The Belgian Effect

With Josè Riga having been in the job almost a month now, and with the January transfer window having slammed shut over two months ago, […]

With Josè Riga having been in the job almost a month now, and with the January transfer window having slammed shut over two months ago, it seems like a good time to assess the effect that Standard Liege have had on Charlton Athletic.

Since Roland Duchâtelet bought the club in January, it is not just behind the scenes that the Belgian influence has infiltrated the club. Whilst the smell of Belgian waffles is not yet wafting through the concourses, numerous Liege players have arrived on the pitch, and most recently ex-Liege boss Riga has taken charge of the team.

But what influence has each made on the club? Well firstly, Duchâtelet has brought much needed investment to the Addicks. The previous regime had clearly lost interest. Contracts were coming to their end, the team hadn’t been improved, the pitch was unplayable and budgets were being tightened across the club. Duchâtelet came in, and within a few days a had brought some reinforcements in, put a protective dome over the pitch and made it clear that contracts were his priority.

Everything seemed exciting, but as the weeks and months have progressed, many fans have become more cynical of the start of the Duchâtelet era. Stephens, Kermorgant and Alnwick were all sold fairly swiftly, followed just a month later by the manager Chris Powell. With the Addicks hovering above the relegation zone, and rumours that Charlton would become a feeder club for Standard Liege, early optimism had given way for realistic concern of the near future of the club.

The mixed start for the owner has been mirrored by mixed displays on the pitch by some of the Duchâtelet signings. Thuram-Ulien came in on loan, and immediately was handed some starts between the sticks. Dodgy decisions and some soft goals made him an instant target of the fans. Most were therefore relieved when Hamer returned from injury in the form of his life, and so far he has kept the number one shirt.

In defence, Négo has only made one or two appearances. With not much to assess, he seemed to look relatively solid, and it is something of a surprise that he hasn’t been handed more opportunities to play with Solly injured. The problems on the right side of midfield would be solved by pushing Wilson forward, and Négo could then play at right back. With both Powell and Riga ignoring this option, perhaps Négo isn’t ready.

Meanwhile, Koç and Parzyszek have yet to be given opportunities. Parzyszek has been assessed as too lightweight, but at 20 years old he certainly appears to be a player for the future.

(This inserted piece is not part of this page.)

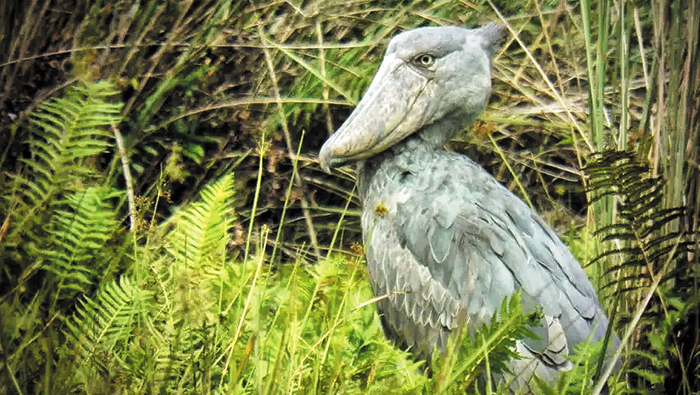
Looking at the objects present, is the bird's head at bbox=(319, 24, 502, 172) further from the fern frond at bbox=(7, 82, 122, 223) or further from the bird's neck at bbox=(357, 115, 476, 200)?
the fern frond at bbox=(7, 82, 122, 223)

Perhaps the two most interesting players to have come in are Reza and Ajdarević. However, despite their prolonged spells in the first team, their impacts have been vastly different. Reza has looked very soft. His energy and pace cannot be underestimated but he has been muscled off the ball too often and too easily. He went some way to winning favour with the fans with a stunning goal against Leeds last week, and made a reasonable cameo in the defeat to Reading, but he’s going to have to show more of that for the rest of the season.

On the other hand, Ajdarević has looked a class above. His assured touch and arrogant character has controlled lots of Charlton’s good attacking play. As his fitness has improved, he has looked more and more dangerous, and he would be the one player that the Addicks would like to sign on a permanent deal in the summer. His creativity has filled the void left by Stephens’ departure, and he could be an asset heading into the final few games of the season.

The final Belgian influence has been Josè Riga, who took over from Chris Powell three weeks ago. Since arriving the Addicks have won three 1-0, drawn two 0-0, lost one 1-0 and lost two 3-0. Charlton have pulled themselves off the foot of the table and have looked phenomenally solid at the back. Despite this (and the arrival of Obika and return from loan of Piggott), goals continue to be an issue. Riga has experimented with a number of different forward lines, and none seem to be working. Against Reading, for the first time he looked tactically short, electing to play Church up on his own, and changing the game too late. Harriott was given the full 90 when he wasn’t having much of an effect, and both Jackson and Ajdarević were replaced when they looked dangerous.

However, Riga talks a good game. He is a calm figure in the dugout, and he is very aware of the importance of survival. He has asked for efficient football, and his defence have certainly responded. Charlton have looked more creative going forwards as well, but are yet to get into goal scoring form. If Riga can solve that final piece of the jigsaw, it would be a huge step towards survival for the Addicks. As it is, Charlton are still in a dogfight, and the battle shows no signs of relenting!